### GIVEN INSTRUCTION
Reproduce the lines from the one containing "In the scene captured" to the one containing "Answer: garden bed", both included, with no changes.
══════════════════════════════
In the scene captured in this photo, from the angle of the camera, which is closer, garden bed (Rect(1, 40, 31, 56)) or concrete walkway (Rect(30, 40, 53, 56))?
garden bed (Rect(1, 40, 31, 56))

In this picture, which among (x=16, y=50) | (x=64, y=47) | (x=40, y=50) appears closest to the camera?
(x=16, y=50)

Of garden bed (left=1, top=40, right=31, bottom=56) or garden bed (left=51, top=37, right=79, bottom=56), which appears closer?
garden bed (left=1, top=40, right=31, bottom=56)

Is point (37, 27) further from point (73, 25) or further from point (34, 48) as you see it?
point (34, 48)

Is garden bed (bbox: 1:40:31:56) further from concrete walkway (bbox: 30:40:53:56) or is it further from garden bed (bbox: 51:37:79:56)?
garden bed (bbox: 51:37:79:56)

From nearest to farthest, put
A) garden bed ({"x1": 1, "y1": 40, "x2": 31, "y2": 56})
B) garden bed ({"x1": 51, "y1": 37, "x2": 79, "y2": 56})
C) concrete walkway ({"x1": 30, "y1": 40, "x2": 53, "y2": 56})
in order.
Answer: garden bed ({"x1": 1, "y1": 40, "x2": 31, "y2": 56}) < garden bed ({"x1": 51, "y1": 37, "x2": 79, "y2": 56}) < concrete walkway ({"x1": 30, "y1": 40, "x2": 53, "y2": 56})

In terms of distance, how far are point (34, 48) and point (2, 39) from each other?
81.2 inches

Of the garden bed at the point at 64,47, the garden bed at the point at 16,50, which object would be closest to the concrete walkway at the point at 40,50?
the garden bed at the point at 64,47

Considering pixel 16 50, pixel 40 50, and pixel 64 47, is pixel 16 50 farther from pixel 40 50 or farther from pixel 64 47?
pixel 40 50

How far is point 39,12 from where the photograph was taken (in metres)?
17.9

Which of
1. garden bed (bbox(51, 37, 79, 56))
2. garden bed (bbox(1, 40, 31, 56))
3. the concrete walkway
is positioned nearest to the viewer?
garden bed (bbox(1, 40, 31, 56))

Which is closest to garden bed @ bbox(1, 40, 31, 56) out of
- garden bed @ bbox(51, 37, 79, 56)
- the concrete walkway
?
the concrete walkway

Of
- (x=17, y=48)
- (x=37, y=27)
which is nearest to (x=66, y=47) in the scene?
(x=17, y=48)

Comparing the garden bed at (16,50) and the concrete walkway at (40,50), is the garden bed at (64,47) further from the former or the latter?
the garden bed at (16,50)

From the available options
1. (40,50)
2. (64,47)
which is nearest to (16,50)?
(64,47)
══════════════════════════════
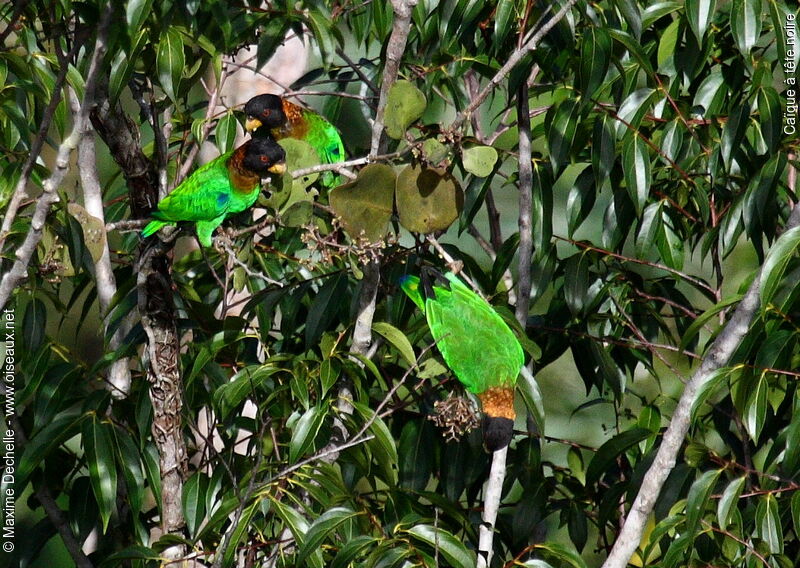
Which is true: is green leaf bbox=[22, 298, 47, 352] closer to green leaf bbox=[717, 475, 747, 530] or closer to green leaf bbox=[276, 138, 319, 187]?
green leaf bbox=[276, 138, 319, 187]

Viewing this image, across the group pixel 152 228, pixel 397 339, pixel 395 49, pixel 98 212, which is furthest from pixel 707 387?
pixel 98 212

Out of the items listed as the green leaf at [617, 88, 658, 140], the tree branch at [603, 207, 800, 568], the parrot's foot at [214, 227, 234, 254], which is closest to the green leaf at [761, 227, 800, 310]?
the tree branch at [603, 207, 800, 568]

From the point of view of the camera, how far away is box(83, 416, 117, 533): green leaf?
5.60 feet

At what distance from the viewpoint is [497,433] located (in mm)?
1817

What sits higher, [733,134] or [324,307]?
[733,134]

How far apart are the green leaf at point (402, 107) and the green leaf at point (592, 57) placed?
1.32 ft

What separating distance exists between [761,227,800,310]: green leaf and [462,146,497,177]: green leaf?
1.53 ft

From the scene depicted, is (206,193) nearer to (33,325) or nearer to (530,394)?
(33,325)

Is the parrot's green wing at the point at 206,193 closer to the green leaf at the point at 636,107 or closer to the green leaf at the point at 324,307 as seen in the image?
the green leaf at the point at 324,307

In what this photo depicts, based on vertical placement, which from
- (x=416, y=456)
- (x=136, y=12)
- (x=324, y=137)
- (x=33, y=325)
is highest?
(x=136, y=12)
══════════════════════════════
### OUTPUT BELOW
In the scene captured in this photo, from the angle of the camera, which is closer, garden bed (Rect(1, 40, 31, 56)) or concrete walkway (Rect(30, 40, 53, 56))?
garden bed (Rect(1, 40, 31, 56))

In this picture, which among (x=16, y=50) | (x=64, y=47) | (x=40, y=50) appears closest to the camera?
(x=16, y=50)

Of garden bed (left=1, top=40, right=31, bottom=56) or garden bed (left=51, top=37, right=79, bottom=56), which appears closer?
garden bed (left=1, top=40, right=31, bottom=56)

Is point (37, 27) further from point (73, 25) or further from point (34, 48) as you see it?
point (34, 48)

Is garden bed (bbox: 1:40:31:56) further from concrete walkway (bbox: 30:40:53:56) or is it further from garden bed (bbox: 51:37:79:56)?
garden bed (bbox: 51:37:79:56)

From nearest to farthest, put
A) garden bed ({"x1": 1, "y1": 40, "x2": 31, "y2": 56})
B) garden bed ({"x1": 51, "y1": 37, "x2": 79, "y2": 56})
C) concrete walkway ({"x1": 30, "y1": 40, "x2": 53, "y2": 56})
in order.
Answer: garden bed ({"x1": 1, "y1": 40, "x2": 31, "y2": 56}) < garden bed ({"x1": 51, "y1": 37, "x2": 79, "y2": 56}) < concrete walkway ({"x1": 30, "y1": 40, "x2": 53, "y2": 56})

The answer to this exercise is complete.